You suggested the use of state land as a means to increase supply. If it's an alternative to zoning reform then the zoning still prohibits anything other than single family homes. If you do the zoning reform so that it's possible to build multi-unit buildings then why would you need the relatively modest amount of state land? Anyone could just turn existing private single family homes into multi-unit buildings.
> Even the most extreme market fundamentalist would acknowledge that within the basic principles of supply and demand, flooding the market with a fire sale of the properties currently in the possession of corporate investors would cause prices to go down.
It would cause single family home prices to go down, not rents -- you would be removing units from the rental market because some would be bought by occupants instead of smaller landlords.
It's also not obvious that the home prices would go down much either, because the rents would be going up, which would cause those homes to have a better return than they do now for any investors still eligible to buy them.
And at bottom it just isn't increasing the number of housing units.
The US generates ~18% of its electricity from nuclear, ~13% from wind and solar and ~60% from fossil fuels. France generates ~68% of its electricity from nuclear, ~10% from wind and solar and ~8% from fossil fuels.
We're trying to reduce the number for fossil fuels, one of these is actually working.
> Tech professionals have been moving from expensive cities to lower-cost locations. U.S. inflation-adjusted remote salaries have been higher on average. Employers have decreased the number of open roles in high-cost-of-living markets by 19% and have nearly quadrupled the number of positions in low-cost-of-living markets to 9% since 2020.
I wonder if this trend will continue, or if companies will hire for in office roles which are in more HCOL markets.

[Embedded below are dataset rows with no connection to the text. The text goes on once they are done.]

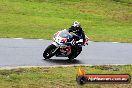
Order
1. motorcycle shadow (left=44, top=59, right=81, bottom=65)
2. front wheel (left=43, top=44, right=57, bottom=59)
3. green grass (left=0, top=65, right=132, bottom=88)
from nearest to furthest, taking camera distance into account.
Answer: green grass (left=0, top=65, right=132, bottom=88) → motorcycle shadow (left=44, top=59, right=81, bottom=65) → front wheel (left=43, top=44, right=57, bottom=59)

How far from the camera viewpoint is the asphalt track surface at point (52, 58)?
16.5m

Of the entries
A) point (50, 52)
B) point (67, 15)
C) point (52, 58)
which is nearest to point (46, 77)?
point (50, 52)

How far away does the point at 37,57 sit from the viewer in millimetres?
17766

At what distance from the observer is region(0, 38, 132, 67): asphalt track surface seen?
54.3 feet

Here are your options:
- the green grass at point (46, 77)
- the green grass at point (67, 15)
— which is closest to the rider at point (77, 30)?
the green grass at point (46, 77)

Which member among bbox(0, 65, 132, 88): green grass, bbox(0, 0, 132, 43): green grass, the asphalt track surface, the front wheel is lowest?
bbox(0, 0, 132, 43): green grass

My guess is that the top paying jobs are going to be primarily in office (even when adjusted for COL) because executives will believe that in person collaboration gives them an edge.
Of course it happened and continues to happen. For example, I work for a company that completely got rid of our NYC office during Covid. About 50% of the company no longer lives in NYC...
Every major tech hub city has higher turn over than low cost cities, because they are expensive places to live. NYC is a perfect counter example, because it's THE example along with SF.
So, inflation adjusted, we're back to 2018 levels which doesn't seem too bad. Anecdotally, it felt like that was about when the whole "I get paid $200k and work 2 hours a day" type stories really started to take off. This doesn't feel like a massive issue. Just the bubble deflating a bit.
> Tech professionals have been moving from expensive cities to lower-cost locations. U.S. inflation-adjusted remote salaries have been higher on average. Employers have decreased the number of open roles in high-cost-of-living markets by 19% and have nearly quadrupled the number of positions in low-cost-of-living markets to 9% since 2020.
Completely unsurprising, IMO.
It feels to me like big tech is trimming the fat now that they realized their race to hire as much talent as possible at any cost wasn't paying off and small companies that have embraced remote work have realized there's cheaper options elsewhere.